Una vez terminado este artículo localicé otro en consonancia con el anterior párrafo y el añadido de un estudio para transformar este jardín en uno verdadero, a través de The new urban fabrik, recuperándose el entorno de Estadella con ramblas verdes en las rieras de antaño y una conservación de lo industrial para resucitarlo desde nuevas formulaciones económicas. De cumplirse la idea de Honorata Grzesikowska y Eduard Balcells hasta podríamos creer en los milagros.
Al intentar encauzarme para dar con Estadella circulo por la calle de San Adrián, paralela al torrente. En una de mis visitas iniciales llovía y esa avenida desdeñada era más fea si cabe, sin luz ni brillo y carteles conminando al consistorio a poner una placa para una calle, anónima por desidia.

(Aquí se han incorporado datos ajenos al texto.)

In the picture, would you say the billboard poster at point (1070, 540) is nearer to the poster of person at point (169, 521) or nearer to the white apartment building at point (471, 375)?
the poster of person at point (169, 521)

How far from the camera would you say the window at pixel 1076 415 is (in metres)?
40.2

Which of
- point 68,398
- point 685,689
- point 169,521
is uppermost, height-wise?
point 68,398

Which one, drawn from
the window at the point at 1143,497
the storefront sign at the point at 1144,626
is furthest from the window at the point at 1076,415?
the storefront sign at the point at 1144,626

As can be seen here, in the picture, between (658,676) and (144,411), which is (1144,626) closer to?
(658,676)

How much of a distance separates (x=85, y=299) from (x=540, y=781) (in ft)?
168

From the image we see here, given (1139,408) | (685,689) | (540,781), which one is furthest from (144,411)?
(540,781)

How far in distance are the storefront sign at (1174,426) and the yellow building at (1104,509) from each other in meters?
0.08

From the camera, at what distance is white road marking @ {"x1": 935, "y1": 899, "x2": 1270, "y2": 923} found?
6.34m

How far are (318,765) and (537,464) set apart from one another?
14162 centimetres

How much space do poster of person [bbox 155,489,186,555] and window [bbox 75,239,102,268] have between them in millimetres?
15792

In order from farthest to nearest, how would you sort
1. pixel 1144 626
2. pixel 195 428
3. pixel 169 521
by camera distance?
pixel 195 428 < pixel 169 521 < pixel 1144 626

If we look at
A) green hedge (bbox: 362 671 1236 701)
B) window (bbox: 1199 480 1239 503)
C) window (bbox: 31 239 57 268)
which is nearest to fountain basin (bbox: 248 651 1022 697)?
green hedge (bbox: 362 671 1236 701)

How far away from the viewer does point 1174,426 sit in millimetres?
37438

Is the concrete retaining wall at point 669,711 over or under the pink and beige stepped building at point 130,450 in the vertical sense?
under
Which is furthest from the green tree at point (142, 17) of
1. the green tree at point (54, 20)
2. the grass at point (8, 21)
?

En estas me crucé con un señor muy gracioso, pidiéndome una foto mientras increpaba a la alcaldesa, algo preocupante en estos barrios de rentas bajas y demasiado aislamiento, redundante al recordarme experiencias similares en la torre del Fang del Clot, otro confín o en la conclusión de Pere IV, en esos casos con barracas de por medio.

Para pisar Estadella no se requiere dar tanta vuelta. En un ángulo hay un atajo a rebosar de almacenes industriales, las cerámicas de lavabos a la antigua usanza y toboganes en la calzada. Este laberinto es consecuente. Exhibe una inexistencia desde su silencio verbal y físico, casi invisible en el planisferio e imposible para los peatones. Nadie quiere ir a Estadella, a no ser para fines clandestinos, como sexo entre los matojos o menudeo, y laborales en declive, cuando el sol apuntala la mañana.